Accounting firms should start with a file review. Pick a sample of high-risk clients, company formation clients, nominee-related clients, and cross-border clients. Check if the CDD file explains who the client is, who owns or controls the client, what service was provided, and why the risk rating was accepted.

The firm should also review its MLRO process, sanctions screening, staff training, and record retention rules. A good AML process should help staff make decisions early, not panic after a problem appears.

Conclusion

AMLO compliance Hong Kong accountants should be part of daily client acceptance and engagement management. CDD, risk assessment, STR review, and record keeping protect the firm as much as the wider financial system.

At Arnifi, we help businesses build a practical compliance setup, so client files stay organised, risks are easier to review, and governance remains stronger during audits, inspections, and growth planning.

FAQs

1. Do Hong Kong Accountants Need To Follow AMLO?

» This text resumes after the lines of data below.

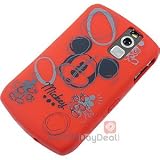 Disney Skin Cover for BlackBerry Curve, Mickey (Red)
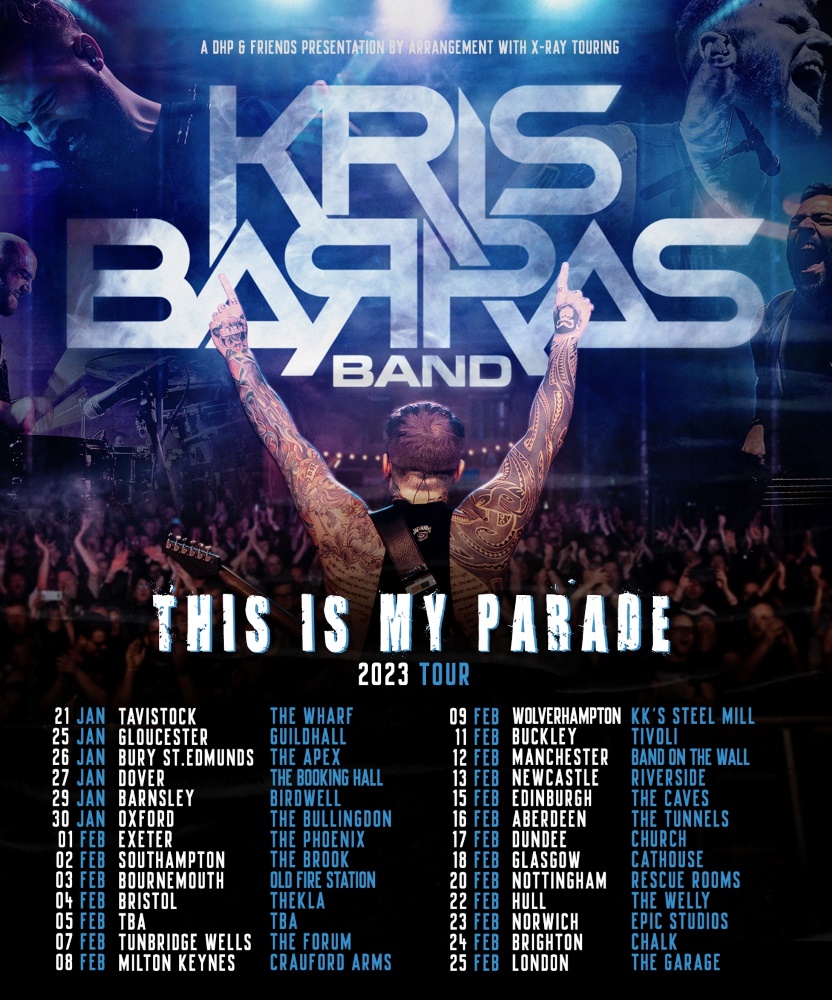 Kris Barras Band This Is My Parade 2023 Tour 11 February 2023 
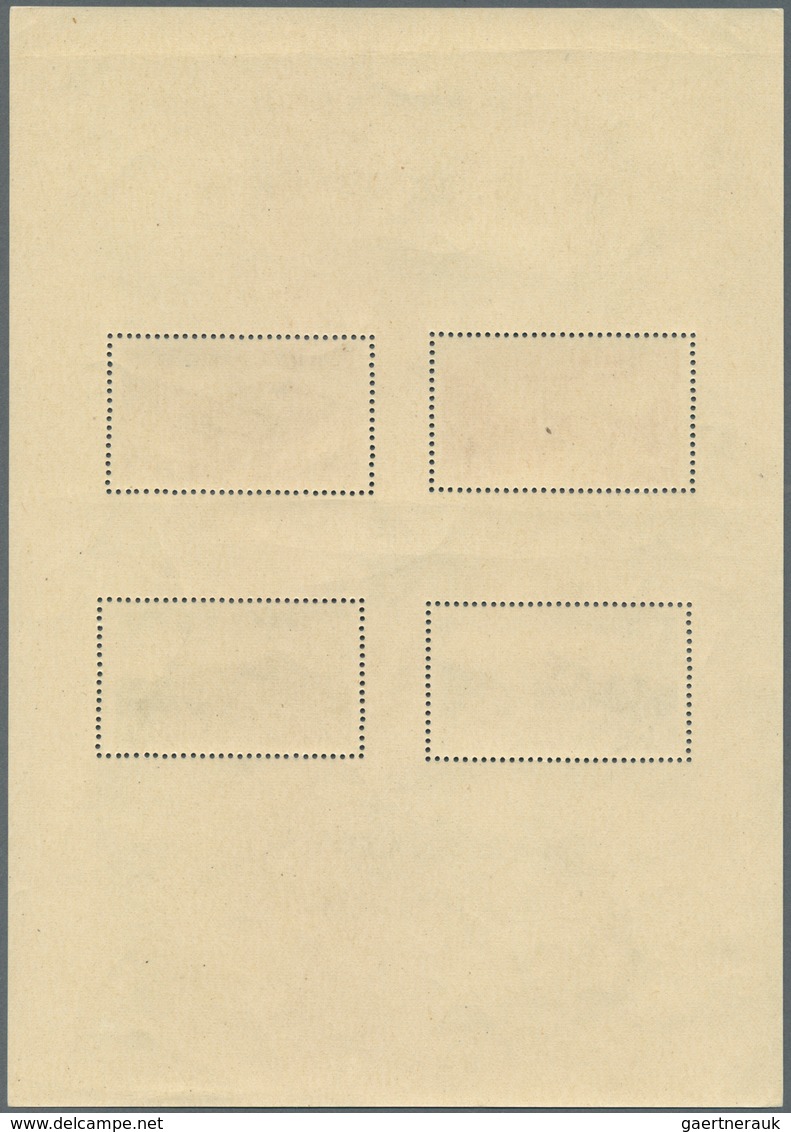 Japan: 1940, Kirishima NP S/s, Mint Never Hinged MNH With Folder And Interleaving Paper (Michel Cat. - Oblitérés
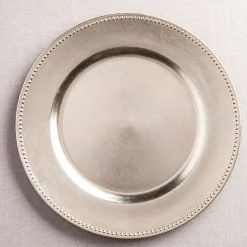 KSP Everyday Charger Plate with Beaded Rim (Champagne)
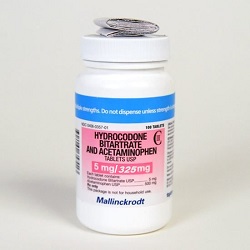 Hydrocodone bitatrate and acetaminophen 5/325
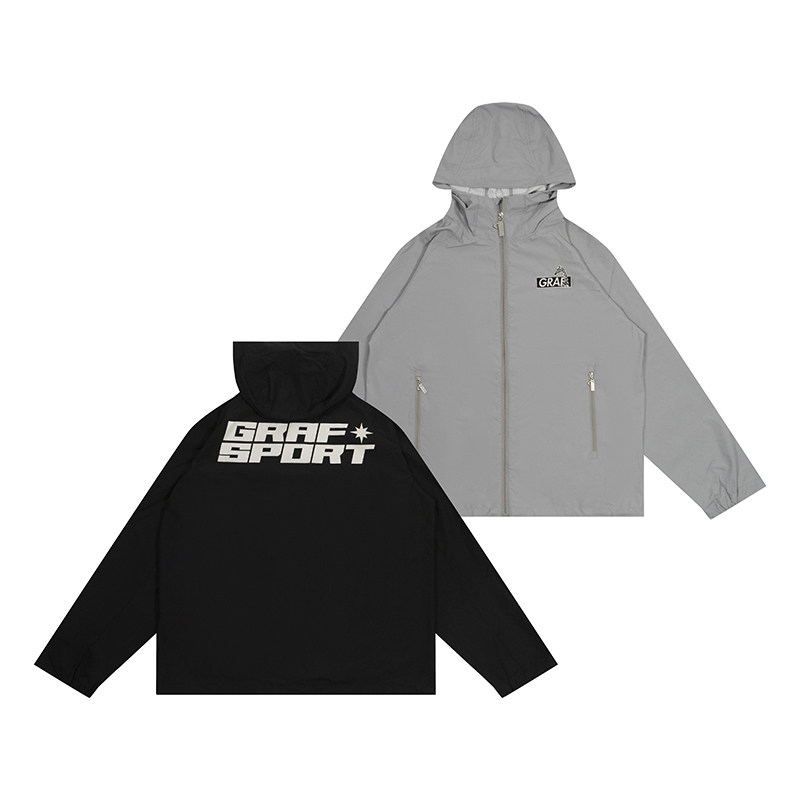 轻薄反光防风GRAF原创户外冲锋衣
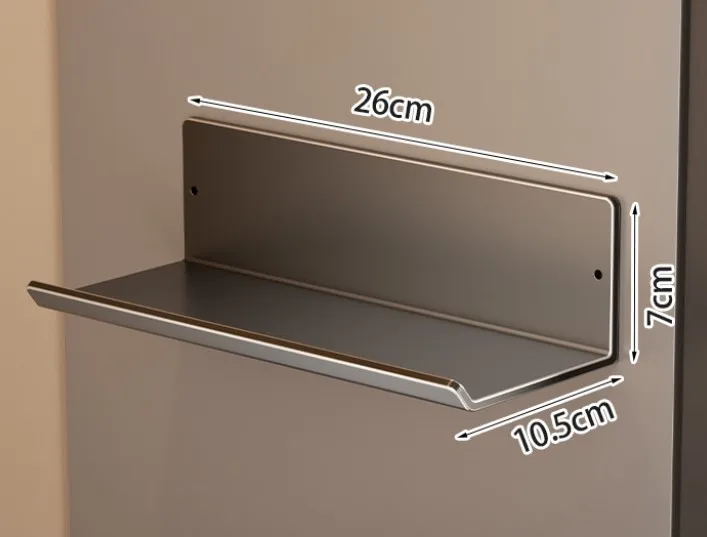 VelmoraMart magnetic shelf for fridge and kitchen storage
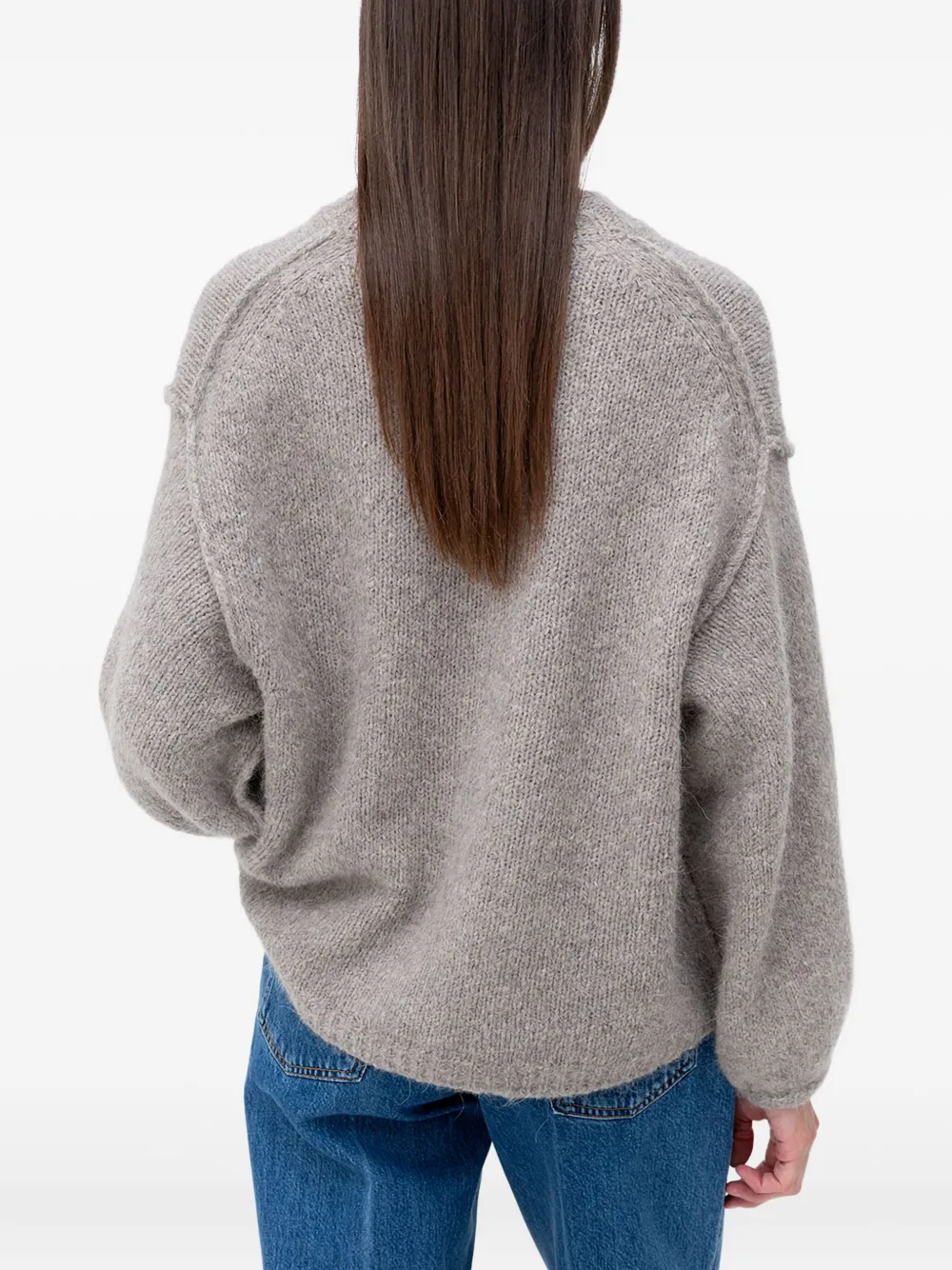 HUGO Trui met naaddetail Beige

Yes. AMLO covers accounting professionals as DNFBPs when they carry out specified services. These duties include customer due diligence, ongoing monitoring, and record keeping.

2. When Should Accountants Conduct CDD?

CDD should generally be completed before establishing a client relationship or carrying out covered occasional transactions. If CDD cannot be completed in normal circumstances, the firm should not proceed.

3. How Long Must AML Records Be Kept?

Client and transaction records must generally be kept for at least five years after the business relationship ends or the transaction is completed.

4. Is Proof Needed Before Filing An STR?

No. The 2026 AFRC and HKICPA STR FAQs explain that solid proof is not required. An STR must be submitted when a practice forms a suspicion.